_WHAT IS BEING ASKED_
Copy the entire post about forgetting a cat's age word for word.

*** EXTRACT ***

I know my vet's office staff must think I'm the weirdest pet owner ever. Or maybe the worst pet owner. Although I guess not the worst I mean - I go there, right? But I cannot remember how old my cats are. Riley is my crabby old man cat, but if you ask me how old he is I will say - 13, I don't know, maybe 14 this year.
He's 16. And I have no doubt that the look of surprise on my face was enough to show Dr Judy that I really was surprised. Sixteen???? Dr Judy looked back at the chart. Yeah, he was born in '93. Hmmm.
I know I have talked about this before but it's all tied up with my divorce. The beginning of the divorce (the realizations, revelations, etc) did start in '93. My divorce was final in '95. Somewhere in between there my husband, soon to be ex, moved out and I took my kids and got 2 kittens to bring home.
But the '93 thru '95 space of time I have no clear memory of. I have clear memories of SOME things, but there are so many things I have blocked out and it amazes me every time it smacks me in the face again. Now, all these years later, wouldn't you think that self-protective grip on those memories would have let loose by now? I mean - I have NO feelings about my divorce at all anymore. No anger about what happened between us as a couple, he was a cad but I wasn't a joy to live with either. The only trauma I still feel comes from my anger at the kind of father my ex turned out to be. Not one. That's what kind he has been. Not one.

*** DATASET ROWS ***

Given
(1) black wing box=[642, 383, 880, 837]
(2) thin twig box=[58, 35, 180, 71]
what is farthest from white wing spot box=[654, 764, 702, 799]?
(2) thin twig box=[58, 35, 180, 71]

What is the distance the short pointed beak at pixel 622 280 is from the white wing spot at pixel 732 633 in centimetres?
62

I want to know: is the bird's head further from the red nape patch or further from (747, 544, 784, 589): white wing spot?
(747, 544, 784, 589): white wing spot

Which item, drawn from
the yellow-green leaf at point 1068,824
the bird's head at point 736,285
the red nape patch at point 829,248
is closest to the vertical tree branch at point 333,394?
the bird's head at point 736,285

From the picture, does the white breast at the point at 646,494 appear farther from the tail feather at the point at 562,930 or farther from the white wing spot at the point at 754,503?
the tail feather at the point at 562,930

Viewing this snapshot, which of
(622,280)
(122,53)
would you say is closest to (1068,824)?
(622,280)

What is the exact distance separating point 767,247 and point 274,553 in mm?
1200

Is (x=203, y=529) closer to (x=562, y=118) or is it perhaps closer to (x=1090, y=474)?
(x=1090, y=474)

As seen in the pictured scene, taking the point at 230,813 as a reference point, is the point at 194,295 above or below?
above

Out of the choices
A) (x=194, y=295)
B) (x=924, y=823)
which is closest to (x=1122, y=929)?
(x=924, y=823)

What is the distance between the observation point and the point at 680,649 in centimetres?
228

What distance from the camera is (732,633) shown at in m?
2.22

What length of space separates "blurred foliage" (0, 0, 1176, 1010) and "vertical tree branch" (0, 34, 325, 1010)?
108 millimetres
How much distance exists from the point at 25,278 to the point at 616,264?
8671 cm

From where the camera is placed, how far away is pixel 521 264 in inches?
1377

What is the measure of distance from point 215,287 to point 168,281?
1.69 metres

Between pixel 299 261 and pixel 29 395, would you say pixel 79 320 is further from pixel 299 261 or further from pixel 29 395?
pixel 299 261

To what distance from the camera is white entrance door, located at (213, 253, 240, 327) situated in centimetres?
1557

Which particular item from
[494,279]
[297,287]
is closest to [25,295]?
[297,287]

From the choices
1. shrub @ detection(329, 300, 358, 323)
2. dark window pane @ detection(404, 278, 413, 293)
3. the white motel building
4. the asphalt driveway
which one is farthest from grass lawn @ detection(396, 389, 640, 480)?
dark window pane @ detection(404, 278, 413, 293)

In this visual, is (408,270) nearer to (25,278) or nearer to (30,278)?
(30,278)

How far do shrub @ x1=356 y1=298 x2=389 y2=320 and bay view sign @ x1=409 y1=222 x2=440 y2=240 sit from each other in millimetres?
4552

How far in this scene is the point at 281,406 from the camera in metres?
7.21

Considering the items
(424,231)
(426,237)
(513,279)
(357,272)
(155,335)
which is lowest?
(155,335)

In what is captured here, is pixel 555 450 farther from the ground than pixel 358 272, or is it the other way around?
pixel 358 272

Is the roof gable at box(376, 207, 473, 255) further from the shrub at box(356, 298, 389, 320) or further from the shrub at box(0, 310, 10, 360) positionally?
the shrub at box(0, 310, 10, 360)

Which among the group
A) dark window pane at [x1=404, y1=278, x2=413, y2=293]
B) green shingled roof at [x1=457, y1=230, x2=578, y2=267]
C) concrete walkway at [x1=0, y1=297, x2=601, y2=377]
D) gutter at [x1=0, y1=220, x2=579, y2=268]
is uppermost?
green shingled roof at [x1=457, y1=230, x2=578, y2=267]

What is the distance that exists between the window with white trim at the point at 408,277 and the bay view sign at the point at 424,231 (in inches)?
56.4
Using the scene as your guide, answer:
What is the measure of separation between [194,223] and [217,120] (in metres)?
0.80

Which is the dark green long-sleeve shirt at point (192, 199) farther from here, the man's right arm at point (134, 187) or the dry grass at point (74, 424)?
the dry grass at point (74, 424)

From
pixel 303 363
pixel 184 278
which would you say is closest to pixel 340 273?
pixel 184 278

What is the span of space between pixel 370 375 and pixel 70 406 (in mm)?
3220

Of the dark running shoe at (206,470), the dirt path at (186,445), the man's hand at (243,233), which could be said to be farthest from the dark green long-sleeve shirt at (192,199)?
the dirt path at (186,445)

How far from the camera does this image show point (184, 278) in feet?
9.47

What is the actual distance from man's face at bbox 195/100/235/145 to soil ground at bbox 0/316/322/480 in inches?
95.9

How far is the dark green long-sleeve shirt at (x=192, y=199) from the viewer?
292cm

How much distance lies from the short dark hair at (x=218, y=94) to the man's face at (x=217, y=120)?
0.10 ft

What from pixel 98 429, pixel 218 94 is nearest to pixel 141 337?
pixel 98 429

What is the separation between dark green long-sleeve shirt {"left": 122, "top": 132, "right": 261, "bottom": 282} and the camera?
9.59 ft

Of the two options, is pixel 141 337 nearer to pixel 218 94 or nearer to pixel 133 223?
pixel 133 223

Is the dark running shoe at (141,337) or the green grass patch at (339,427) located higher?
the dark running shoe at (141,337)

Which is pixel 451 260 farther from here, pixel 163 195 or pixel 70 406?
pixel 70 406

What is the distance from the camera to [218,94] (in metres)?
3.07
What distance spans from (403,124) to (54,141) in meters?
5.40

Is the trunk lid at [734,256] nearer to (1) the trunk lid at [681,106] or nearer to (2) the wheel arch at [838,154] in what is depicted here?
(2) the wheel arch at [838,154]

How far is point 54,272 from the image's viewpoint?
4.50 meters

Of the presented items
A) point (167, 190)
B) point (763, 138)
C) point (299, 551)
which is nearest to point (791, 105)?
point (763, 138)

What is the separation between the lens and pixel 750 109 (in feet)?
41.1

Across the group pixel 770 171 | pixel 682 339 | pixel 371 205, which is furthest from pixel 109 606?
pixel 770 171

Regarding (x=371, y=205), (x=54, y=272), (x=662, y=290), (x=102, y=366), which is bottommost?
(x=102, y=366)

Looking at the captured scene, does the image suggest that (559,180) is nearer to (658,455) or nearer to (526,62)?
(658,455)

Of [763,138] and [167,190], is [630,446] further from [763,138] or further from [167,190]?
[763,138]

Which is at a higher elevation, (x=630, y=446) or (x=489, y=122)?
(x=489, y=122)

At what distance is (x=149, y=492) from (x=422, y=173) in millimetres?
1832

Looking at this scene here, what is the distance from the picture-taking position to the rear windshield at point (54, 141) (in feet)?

***

_RESULT OF THIS TASK_
I know my vet's office staff must think I'm the weirdest pet owner ever. Or maybe the worst pet owner. Although I guess not the worst I mean - I go there, right? But I cannot remember how old my cats are. Riley is my crabby old man cat, but if you ask me how old he is I will say - 13, I don't know, maybe 14 this year.
He's 16. And I have no doubt that the look of surprise on my face was enough to show Dr Judy that I really was surprised. Sixteen???? Dr Judy looked back at the chart. Yeah, he was born in '93. Hmmm.
I know I have talked about this before but it's all tied up with my divorce. The beginning of the divorce (the realizations, revelations, etc) did start in '93. My divorce was final in '95. Somewhere in between there my husband, soon to be ex, moved out and I took my kids and got 2 kittens to bring home.
But the '93 thru '95 space of time I have no clear memory of. I have clear memories of SOME things, but there are so many things I have blocked out and it amazes me every time it smacks me in the face again. Now, all these years later, wouldn't you think that self-protective grip on those memories would have let loose by now? I mean - I have NO feelings about my divorce at all anymore. No anger about what happened between us as a couple, he was a cad but I wasn't a joy to live with either. The only trauma I still feel comes from my anger at the kind of father my ex turned out to be. Not one. That's what kind he has been. Not one.